** start of Given passage **

Interlacing means for interlacing multifilament yarns are herein provided. These means include a yarn channel having an exit and an entrance at opposite ends of the channel, a yarn guide at a distance adjacent each of the exit and entrance ends, and means for introducing a directed stream of compressed air into the channel to interlace the filaments of the yarns with one another passing through the channel. Therethrough yarn is positioned within the channel extending parallel to a longitudinal direction of the channel and upon entering and exiting the channel will experience a change in direction of less than 90°.

These interlacing means in the sense of the invention yield better coherence of the filaments of the yarns by vortexing. Especially high yarn advance speeds and relatively low consumption of compressed air are also achieved together with all the advantages resulting therefrom, such as cost reduction, avoidance of secondary processing of the yarns so as to increase yarn coherence, better processeability of the yarns by weaving, tufting, knitting etc.

In testing interlacing means according to the examples of the invention, yarn advance speeds of 400 to 2500 m/min were attained without difficulty. The coherence of the twisted multifilament yarns was very good. It was possible to reduce the appearance of undesired overlong noninterlaced lengths considerably, so that almost all noninterlaced lengths had about the same extent which was not excessive extent. In these tests the twisted lengths, especially in the case of texturized yarns, appeared almost periodically, that is at almost equal distances from center to center, which is very beneficial for coherence of the yarn, and thus for further processing of the interlaced yarn. These advantages are not achieved by using known interlacing means of this type. Means according to the invention are particularly suited to the interlacing of texturized multifilament yarns, which may then be arrayed preferrably in texturizing machines after, in the direction of yarn travel, their texturizing means.

** end of Given passage **

Stated problem = Decide whether each statement agrees with the yarn interlacing text above, answering yes or no and quoting the words of the text that settle it. 1. In testing, yarn advance speeds of 400 to 2500 m/min were reached without difficulty. 2. The interlacing means reach high yarn speeds but use a large amount of compressed air. 3. On entering and exiting the channel, the yarn changes direction by more than 90°.

** start of Information supplied **

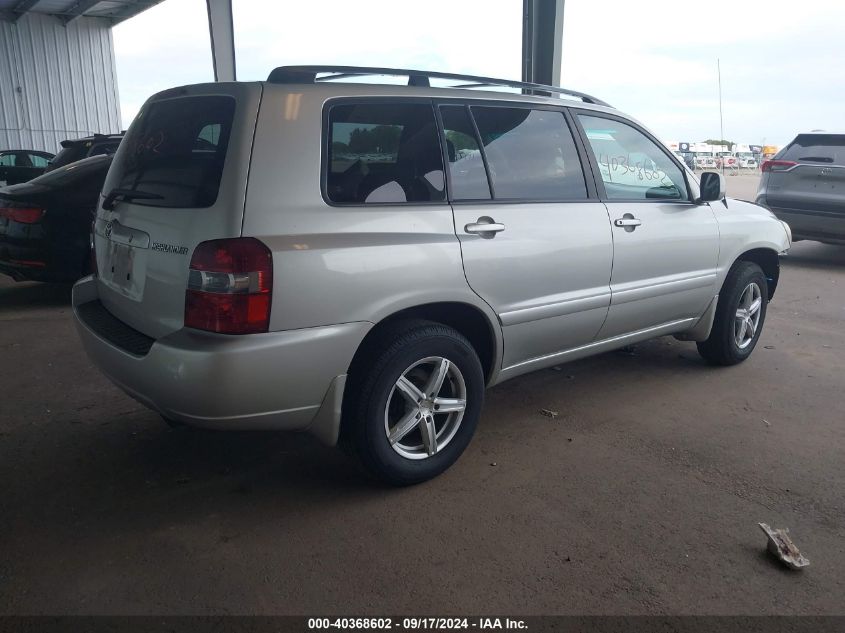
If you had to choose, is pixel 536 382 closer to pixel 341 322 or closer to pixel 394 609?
pixel 341 322

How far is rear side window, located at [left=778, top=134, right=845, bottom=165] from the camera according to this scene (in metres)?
8.75

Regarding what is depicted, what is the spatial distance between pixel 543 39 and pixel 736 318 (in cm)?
508

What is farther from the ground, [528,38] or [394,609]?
[528,38]

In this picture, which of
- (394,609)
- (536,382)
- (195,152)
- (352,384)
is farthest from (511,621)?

** end of Information supplied **

Complete response =
1. Yes: "yarn advance speeds of 400 to 2500 m/min were attained without difficulty."
2. No: "Especially high yarn advance speeds and relatively low consumption of compressed air are also achieved."
3. No: "upon entering and exiting the channel will experience a change in direction of less than 90°."